Para contextualizar, o Czar Nicolau II, da família imperial Romanov, foi o último monarca russo, deposto em 1917 pela revolução. Nessa época, era comum o casamento consanguíneo, entre parentes. Nicolau casou-se com Alexandra Federova, neta da rainha Vitória, do Reino Unido, e “meio prima” de Nicolau. Alexandra era portadora de hemofilia - um de seus cromossomos X tinha falhas no fator de coagulação no sangue. O gene havia sido herdado da rainha Vitória, e como mulheres apenas podem ‘dar’ o cromossomo X na reprodução, o problema se espalhou para o resto da família.
As mulheres que receberam o gene defeituoso não eram tão afetadas, pois como são homogaméticas, a coagulação era corrigida pelo segundo cromossomo X. Os homens, porém, contraiam a hemofilia, que ficou conhecida como a doença real. O terceiro e único filho homem entre Nicolau e Alexandra foi um exemplo disso. Como homens são heterogaméticos, o cromossomo responsável pela coagulação do sangue de Alexei era o X defeituoso; e o segundo era o Y recebido do pai.

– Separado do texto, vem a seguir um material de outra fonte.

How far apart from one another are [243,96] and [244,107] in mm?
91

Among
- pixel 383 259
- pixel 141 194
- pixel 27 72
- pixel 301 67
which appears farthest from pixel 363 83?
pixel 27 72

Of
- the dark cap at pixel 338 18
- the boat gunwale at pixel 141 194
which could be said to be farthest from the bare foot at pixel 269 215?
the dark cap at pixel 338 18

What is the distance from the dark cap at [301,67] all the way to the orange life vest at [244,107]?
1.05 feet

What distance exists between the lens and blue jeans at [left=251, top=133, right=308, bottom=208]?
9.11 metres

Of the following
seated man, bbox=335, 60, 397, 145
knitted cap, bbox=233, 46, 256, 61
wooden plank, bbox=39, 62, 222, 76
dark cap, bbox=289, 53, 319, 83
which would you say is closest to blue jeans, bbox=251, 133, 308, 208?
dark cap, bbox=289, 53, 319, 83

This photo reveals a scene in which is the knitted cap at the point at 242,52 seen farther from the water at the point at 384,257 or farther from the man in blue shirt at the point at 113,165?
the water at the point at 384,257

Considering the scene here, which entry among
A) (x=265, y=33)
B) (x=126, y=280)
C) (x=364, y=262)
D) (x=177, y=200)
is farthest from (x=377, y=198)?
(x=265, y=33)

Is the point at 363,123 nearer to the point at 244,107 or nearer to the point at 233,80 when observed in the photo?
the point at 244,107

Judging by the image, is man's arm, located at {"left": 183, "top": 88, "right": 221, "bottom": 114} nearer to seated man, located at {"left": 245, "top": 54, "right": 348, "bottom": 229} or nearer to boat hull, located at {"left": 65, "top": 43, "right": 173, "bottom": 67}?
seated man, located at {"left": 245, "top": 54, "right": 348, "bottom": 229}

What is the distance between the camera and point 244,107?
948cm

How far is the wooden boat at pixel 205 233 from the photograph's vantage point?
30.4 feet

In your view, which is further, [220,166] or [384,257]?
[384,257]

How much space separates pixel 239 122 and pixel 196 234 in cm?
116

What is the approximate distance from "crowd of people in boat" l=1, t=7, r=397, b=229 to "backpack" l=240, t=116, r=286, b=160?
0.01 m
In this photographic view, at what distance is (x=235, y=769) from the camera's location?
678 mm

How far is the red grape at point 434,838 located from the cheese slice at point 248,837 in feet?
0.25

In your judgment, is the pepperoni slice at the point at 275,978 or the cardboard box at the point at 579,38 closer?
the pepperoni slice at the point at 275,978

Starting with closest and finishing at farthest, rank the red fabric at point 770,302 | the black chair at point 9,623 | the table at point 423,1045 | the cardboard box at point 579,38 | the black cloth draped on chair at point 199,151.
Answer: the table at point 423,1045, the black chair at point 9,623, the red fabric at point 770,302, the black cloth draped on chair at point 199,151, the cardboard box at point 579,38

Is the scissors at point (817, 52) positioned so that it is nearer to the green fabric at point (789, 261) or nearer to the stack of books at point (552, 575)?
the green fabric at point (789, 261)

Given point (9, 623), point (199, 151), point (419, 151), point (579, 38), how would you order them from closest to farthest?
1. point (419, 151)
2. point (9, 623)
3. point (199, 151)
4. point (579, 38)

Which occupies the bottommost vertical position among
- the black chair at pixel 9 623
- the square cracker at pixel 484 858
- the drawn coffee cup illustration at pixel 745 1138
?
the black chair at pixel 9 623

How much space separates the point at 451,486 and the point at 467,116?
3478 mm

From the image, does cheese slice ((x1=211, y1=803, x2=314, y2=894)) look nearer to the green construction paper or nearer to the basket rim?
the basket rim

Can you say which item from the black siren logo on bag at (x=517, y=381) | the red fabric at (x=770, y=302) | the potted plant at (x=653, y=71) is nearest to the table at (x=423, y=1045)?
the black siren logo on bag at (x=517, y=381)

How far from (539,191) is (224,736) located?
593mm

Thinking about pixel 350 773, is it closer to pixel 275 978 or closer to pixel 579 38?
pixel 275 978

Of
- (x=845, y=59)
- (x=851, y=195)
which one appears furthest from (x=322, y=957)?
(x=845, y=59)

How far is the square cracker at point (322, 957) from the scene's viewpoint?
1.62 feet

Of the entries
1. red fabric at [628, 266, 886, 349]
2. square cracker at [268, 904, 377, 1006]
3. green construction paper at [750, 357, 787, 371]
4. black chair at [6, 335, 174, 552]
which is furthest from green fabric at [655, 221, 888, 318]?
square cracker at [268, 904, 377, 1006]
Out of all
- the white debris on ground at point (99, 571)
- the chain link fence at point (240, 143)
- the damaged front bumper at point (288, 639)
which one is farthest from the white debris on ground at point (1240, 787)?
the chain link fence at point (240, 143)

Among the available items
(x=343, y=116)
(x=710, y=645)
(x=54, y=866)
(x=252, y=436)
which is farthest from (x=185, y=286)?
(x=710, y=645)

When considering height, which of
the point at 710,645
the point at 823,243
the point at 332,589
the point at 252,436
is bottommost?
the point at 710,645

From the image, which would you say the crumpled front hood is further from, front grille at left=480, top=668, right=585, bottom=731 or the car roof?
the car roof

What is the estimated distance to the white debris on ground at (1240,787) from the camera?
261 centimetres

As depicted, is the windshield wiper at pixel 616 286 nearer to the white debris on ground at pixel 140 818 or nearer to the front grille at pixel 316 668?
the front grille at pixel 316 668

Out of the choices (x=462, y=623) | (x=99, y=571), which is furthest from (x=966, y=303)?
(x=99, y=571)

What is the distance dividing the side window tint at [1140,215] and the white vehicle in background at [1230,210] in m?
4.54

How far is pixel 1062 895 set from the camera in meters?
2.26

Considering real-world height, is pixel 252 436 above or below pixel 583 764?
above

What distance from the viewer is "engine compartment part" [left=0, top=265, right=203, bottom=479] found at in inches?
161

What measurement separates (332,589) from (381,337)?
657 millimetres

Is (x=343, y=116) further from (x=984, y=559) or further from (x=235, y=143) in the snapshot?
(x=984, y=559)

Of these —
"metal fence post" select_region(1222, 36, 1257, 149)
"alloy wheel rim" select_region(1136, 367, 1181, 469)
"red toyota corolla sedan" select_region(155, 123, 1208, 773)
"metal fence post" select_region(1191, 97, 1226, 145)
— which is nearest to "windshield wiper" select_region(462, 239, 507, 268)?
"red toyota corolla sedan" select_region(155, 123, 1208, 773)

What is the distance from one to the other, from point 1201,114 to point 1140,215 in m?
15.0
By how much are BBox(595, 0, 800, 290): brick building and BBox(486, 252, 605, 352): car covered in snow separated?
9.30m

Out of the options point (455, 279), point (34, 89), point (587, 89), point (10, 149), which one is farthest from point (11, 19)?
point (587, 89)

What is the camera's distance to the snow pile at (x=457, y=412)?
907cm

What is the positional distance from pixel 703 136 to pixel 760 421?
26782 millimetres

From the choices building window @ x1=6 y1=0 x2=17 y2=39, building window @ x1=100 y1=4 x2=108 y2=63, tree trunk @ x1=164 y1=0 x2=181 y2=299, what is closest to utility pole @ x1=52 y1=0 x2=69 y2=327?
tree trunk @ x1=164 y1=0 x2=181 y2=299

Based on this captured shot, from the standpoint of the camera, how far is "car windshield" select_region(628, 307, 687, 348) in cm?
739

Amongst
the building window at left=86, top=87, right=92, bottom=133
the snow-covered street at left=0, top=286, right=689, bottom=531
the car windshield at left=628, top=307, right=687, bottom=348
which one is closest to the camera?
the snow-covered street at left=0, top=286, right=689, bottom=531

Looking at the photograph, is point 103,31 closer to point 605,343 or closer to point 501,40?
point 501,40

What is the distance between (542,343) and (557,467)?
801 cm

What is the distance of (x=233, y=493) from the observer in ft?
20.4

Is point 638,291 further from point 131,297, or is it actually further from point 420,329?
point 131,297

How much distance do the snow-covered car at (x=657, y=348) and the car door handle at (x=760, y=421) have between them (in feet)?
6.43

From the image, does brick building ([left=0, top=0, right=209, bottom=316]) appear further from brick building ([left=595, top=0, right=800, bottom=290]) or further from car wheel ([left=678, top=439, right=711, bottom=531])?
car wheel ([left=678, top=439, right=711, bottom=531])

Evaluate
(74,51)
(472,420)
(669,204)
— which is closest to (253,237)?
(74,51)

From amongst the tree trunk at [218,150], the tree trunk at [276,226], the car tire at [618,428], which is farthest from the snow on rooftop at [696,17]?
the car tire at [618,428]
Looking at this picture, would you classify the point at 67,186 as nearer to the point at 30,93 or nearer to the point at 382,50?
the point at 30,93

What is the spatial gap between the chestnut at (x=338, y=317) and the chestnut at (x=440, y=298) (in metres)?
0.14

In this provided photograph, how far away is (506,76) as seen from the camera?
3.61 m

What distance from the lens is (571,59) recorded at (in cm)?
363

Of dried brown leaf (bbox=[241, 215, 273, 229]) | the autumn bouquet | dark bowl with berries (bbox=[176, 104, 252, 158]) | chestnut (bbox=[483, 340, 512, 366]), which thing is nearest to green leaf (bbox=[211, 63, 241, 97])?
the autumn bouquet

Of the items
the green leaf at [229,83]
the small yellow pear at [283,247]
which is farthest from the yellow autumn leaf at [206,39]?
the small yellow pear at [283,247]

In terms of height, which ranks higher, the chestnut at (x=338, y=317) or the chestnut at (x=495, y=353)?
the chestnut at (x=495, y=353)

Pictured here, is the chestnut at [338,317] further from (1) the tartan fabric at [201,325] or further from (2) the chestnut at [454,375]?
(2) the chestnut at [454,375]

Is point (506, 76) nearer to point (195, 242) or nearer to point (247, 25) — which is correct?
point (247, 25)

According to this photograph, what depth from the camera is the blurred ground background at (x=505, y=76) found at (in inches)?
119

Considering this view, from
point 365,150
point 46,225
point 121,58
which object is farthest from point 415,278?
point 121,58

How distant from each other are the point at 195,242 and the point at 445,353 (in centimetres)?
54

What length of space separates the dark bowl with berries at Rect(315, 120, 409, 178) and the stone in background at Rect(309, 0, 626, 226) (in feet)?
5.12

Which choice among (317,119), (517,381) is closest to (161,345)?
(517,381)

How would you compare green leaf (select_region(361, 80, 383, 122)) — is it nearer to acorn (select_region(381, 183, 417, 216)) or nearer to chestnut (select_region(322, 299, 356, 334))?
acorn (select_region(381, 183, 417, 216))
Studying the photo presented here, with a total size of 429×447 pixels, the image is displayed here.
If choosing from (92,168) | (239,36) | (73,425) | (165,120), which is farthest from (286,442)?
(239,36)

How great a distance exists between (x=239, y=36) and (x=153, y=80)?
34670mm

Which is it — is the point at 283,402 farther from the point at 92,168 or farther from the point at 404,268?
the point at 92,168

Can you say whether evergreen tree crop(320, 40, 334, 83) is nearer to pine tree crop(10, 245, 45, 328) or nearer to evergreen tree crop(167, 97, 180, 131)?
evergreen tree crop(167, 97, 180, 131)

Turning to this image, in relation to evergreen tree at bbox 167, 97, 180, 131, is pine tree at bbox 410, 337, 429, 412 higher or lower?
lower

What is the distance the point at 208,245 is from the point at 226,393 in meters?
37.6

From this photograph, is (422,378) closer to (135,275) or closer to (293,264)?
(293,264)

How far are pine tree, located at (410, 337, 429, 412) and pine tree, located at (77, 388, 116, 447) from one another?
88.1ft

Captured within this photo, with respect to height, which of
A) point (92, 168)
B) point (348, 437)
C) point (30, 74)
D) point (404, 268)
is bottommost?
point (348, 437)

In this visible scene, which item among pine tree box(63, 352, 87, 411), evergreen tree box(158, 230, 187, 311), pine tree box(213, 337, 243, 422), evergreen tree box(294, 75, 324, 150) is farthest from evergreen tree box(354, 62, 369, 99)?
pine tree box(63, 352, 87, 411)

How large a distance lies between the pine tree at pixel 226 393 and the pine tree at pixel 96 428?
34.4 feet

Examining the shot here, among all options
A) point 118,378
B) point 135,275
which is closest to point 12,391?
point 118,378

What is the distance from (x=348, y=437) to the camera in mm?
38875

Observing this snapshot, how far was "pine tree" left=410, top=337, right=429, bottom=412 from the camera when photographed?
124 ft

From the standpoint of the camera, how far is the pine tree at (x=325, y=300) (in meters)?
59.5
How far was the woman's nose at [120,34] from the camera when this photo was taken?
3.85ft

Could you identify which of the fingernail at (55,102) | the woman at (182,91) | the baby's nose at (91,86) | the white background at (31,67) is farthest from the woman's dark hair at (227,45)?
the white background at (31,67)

A ligação entre Alexei e a rainha Vitória do Reino Unido só foi descoberta anos depois, com o desenvolvimento de testes de DNA, que comprovaram a herança hemofílica deixada pela monarca. Os testes funcionam com a mesma lógica que o exame de sexagem, por exemplo.
O descobrimento do caso da família Romanov representa vários testes citados neste texto. E mostram a importância da tecnologia para além do descobrimento do sexo, bem como do acompanhamento médico.